The memory side has worked great - it's still running months later. CPU was a different story. Even at p90 + 20% with no limit, workloads got throttled and caused problems - in the worst case, TLS handshakes couldn't complete, causing saturation of the database connection pool. It's great for workloads to be able to flex up on CPU, but some of our workloads were too bursty for a simple p90 + 20% calculation. I turned the CPU portion off and kept the memory auto-bumps. I also built a CLI command into our dev tooling to help me do rightsizing by hand.

The Dragons

Things were great for a while. But over time, our dev environment started having a bunch of errors. Production was fine, but dev hit a trifecta that caused some pain. 1 - We were running fewer services - thus they were sensitive to large disruptions. 2 - Our spot disruptions started being super frequent. The nodes that we settled on due to their high availability stopped having such high availability. 3 - We had a worker that started misbehaving with scaling events. It would require 20+ nodes at 26GB to scale up to process 10k jobs. We would scale from 1 worker to 20, back to 1, and back up a few hours later, and so on and so on.

Karpenter doesn't take spot terminations into account when picking nodes to consolidate. So during all that churn, Karpenter would voluntarily evict a node right as spot reclaimed another - two gone at once, and with services scaled so low, things went down. Node churn is generally bad for scaling health. It's worse when you're running few services on a node type with high spot cancellation rates.

Configuring Karpenter

We couldn't easily fix the worker churn - the application behavior was too deeply rooted. But there were two more knobs that we could control. We could scale up the services and fix the spot terminations. I had constrained Karpenter to have near-perfect binpacking, but once spot disruptions got worse for the node type, Karpenter didn't have any room to make better decisions. It needed some room to breathe.

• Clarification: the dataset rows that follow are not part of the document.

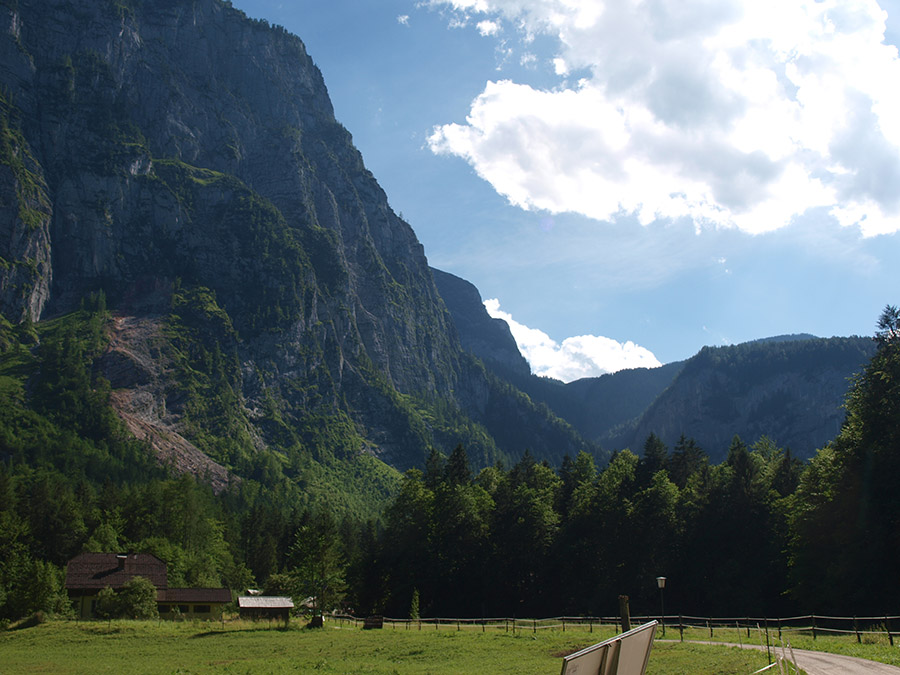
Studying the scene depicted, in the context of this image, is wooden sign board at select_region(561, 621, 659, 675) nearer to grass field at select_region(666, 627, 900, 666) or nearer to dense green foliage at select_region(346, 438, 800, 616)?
grass field at select_region(666, 627, 900, 666)

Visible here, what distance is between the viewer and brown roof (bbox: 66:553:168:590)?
69625mm

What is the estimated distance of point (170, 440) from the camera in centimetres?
19138

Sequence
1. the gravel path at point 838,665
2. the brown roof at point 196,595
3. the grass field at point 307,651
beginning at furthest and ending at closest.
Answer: the brown roof at point 196,595
the grass field at point 307,651
the gravel path at point 838,665

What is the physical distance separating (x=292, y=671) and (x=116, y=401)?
183 metres

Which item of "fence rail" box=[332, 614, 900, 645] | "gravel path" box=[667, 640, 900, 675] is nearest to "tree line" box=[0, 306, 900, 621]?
"fence rail" box=[332, 614, 900, 645]

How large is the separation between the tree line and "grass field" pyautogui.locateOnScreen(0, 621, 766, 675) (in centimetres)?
1189

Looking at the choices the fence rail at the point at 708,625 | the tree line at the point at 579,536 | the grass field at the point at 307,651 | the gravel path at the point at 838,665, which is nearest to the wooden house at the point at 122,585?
the tree line at the point at 579,536

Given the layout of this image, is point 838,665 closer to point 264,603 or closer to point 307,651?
point 307,651

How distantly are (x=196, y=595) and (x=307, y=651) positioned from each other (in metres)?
37.5

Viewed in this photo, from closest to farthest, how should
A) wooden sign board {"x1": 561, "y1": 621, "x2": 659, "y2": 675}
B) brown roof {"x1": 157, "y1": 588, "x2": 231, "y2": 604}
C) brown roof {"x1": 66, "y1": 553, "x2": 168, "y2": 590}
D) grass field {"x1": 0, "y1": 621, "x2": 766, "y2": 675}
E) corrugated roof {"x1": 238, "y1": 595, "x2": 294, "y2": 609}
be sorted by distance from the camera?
wooden sign board {"x1": 561, "y1": 621, "x2": 659, "y2": 675} → grass field {"x1": 0, "y1": 621, "x2": 766, "y2": 675} → corrugated roof {"x1": 238, "y1": 595, "x2": 294, "y2": 609} → brown roof {"x1": 66, "y1": 553, "x2": 168, "y2": 590} → brown roof {"x1": 157, "y1": 588, "x2": 231, "y2": 604}

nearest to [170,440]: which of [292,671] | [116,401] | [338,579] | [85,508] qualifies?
[116,401]

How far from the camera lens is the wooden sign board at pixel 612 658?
581 cm

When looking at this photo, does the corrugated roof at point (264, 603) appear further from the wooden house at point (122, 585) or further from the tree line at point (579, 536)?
the wooden house at point (122, 585)

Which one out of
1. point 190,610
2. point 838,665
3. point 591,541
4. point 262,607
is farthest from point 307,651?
point 591,541
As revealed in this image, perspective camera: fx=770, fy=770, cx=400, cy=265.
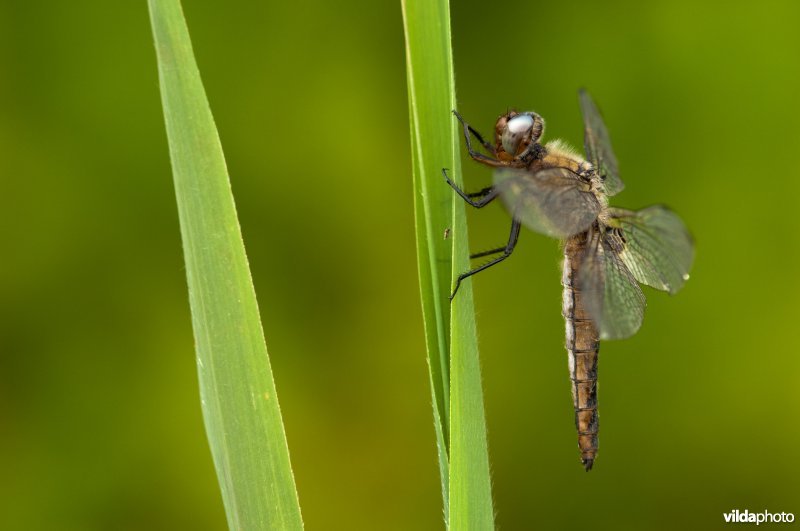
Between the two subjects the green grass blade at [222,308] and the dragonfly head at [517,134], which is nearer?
the green grass blade at [222,308]

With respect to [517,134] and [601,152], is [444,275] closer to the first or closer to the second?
[517,134]

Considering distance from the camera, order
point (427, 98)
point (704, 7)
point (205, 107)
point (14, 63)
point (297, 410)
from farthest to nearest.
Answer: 1. point (704, 7)
2. point (297, 410)
3. point (14, 63)
4. point (427, 98)
5. point (205, 107)

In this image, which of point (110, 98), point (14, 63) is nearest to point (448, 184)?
point (110, 98)

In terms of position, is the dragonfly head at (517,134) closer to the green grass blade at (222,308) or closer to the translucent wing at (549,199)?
the translucent wing at (549,199)

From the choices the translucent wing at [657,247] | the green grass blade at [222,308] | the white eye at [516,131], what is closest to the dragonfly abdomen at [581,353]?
the translucent wing at [657,247]

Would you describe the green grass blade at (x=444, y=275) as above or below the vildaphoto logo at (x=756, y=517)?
above

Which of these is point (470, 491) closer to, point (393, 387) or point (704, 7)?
point (393, 387)
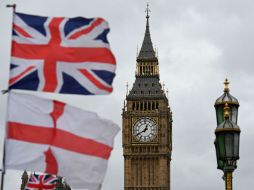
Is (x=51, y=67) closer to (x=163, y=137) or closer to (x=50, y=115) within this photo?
(x=50, y=115)

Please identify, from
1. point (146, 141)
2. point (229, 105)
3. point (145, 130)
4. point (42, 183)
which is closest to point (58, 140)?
point (229, 105)

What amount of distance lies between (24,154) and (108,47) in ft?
8.98

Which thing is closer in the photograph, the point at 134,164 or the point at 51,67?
the point at 51,67

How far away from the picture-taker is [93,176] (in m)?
16.5

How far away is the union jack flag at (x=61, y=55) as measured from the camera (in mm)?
16016

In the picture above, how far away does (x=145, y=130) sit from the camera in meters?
106

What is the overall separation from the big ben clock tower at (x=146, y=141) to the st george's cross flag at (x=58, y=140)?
8845 centimetres

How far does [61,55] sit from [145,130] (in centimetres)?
9020

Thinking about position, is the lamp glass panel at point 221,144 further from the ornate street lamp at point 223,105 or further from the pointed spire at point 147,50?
the pointed spire at point 147,50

The quickest thing to fix was slightly increasing the number of services we ran. Then, I got to work on Karpenter. I opened up which node types it could use, and gave it more selection of sizes. I knew this would result in less perfect binpacking, but it wasn't going to regress us that badly. I moved us to use the Bottlerocket AMI so that nodes would spin up faster. Additionally, I allowed on-demand capacity to function at equal weight as spot. Karpenter was now free to make decisions, and I was able to scale our services back down without a rise in errors.

In the End

Karpenter is way healthier than before and our costs are way down. Dev runs about 72% lower in provisioned CPU than where we started. Node-side slack is tight in dev (~14% slack). Production runs tighter at night and looser during the day - we gave Karpenter more room after the CPU and spot issues, since tight binpacking plus high spot churn turned out to be a bad combination.

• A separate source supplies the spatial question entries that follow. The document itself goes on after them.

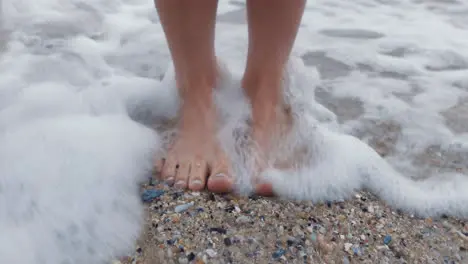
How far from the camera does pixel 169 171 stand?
1689 mm

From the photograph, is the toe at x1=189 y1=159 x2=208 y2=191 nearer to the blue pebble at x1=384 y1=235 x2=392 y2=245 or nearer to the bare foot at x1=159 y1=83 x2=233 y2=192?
the bare foot at x1=159 y1=83 x2=233 y2=192

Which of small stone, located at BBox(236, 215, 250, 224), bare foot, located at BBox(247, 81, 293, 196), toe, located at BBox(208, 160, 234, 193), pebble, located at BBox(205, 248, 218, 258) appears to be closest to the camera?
pebble, located at BBox(205, 248, 218, 258)

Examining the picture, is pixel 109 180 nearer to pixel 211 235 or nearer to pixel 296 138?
pixel 211 235

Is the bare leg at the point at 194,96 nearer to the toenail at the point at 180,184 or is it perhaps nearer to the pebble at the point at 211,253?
the toenail at the point at 180,184

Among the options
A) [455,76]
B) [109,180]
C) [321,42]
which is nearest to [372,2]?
[321,42]

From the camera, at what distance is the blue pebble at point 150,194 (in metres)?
1.58

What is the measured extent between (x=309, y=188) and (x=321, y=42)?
4.01 ft

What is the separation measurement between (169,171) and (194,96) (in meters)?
0.27

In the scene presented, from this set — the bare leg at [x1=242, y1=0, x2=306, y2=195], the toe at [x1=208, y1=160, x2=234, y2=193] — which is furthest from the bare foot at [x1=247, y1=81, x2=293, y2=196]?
the toe at [x1=208, y1=160, x2=234, y2=193]

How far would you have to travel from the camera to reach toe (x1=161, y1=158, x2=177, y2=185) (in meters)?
1.67

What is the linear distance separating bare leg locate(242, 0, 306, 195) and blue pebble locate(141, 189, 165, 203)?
347 millimetres

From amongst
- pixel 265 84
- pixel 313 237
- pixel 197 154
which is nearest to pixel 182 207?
pixel 197 154

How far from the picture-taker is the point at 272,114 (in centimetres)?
182

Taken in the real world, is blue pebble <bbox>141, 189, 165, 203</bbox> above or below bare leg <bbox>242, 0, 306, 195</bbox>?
below
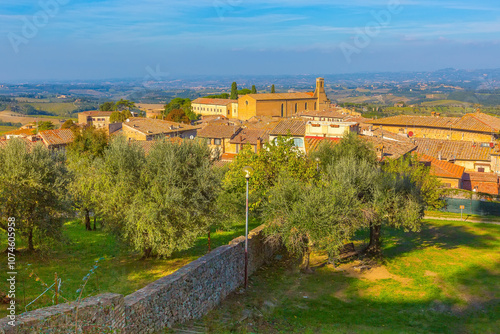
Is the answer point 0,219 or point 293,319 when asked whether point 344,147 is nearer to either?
point 293,319

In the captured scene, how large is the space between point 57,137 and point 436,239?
5194cm

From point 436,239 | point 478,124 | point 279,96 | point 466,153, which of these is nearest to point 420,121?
point 478,124

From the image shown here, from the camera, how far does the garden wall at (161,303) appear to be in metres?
8.39

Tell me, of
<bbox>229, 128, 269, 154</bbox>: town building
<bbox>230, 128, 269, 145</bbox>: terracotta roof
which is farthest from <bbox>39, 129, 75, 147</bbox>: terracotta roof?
<bbox>230, 128, 269, 145</bbox>: terracotta roof

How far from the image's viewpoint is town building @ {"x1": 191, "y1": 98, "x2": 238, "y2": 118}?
13112 cm

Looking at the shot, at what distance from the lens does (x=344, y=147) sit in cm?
2944

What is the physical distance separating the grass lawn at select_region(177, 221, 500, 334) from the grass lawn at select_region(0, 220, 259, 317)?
363 centimetres

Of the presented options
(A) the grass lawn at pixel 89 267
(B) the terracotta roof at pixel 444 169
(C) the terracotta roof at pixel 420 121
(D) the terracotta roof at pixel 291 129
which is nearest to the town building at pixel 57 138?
(D) the terracotta roof at pixel 291 129

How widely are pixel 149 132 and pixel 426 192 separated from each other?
49695mm

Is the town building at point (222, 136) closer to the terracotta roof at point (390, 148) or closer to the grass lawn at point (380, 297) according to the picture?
the terracotta roof at point (390, 148)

The leftover frustration is the pod-side slack (the gap between what pods request and what they actually use). Request-vs-used gaps are still wide, especially in production where we request roughly 7x what we actually use during the day. CastAI was at a similar ratio in our dev trial - they pulled requests way down but still kept plenty of headroom over what we actually used. Sizing tighter runs into CPU throttling. I'm not yet sure how to close that gap without inviting throttling back. I think this deserves some load testing to really find the limits.

Why not just pay for CastAI now? At our current efficiency, it would save maybe another 10% on compute, but the platform fees plus per-node charges would cost about 2x what we'd save - and that's at our 50% discount. Plus a year commitment, with no way to test production workloads during the trial. CastAI optimizes aggressively, and after watching thin CPU margins cause incidents in our own cron, I don't trust an outside system to make those calls in prod - at least not without rigorous testing, which we weren't allowed to do.

We have alarms on binpacking efficiency and on vertical/horizontal sizing drift. Rightsizing is a continuous process, and we'll make it a quarterly review to revisit node costs.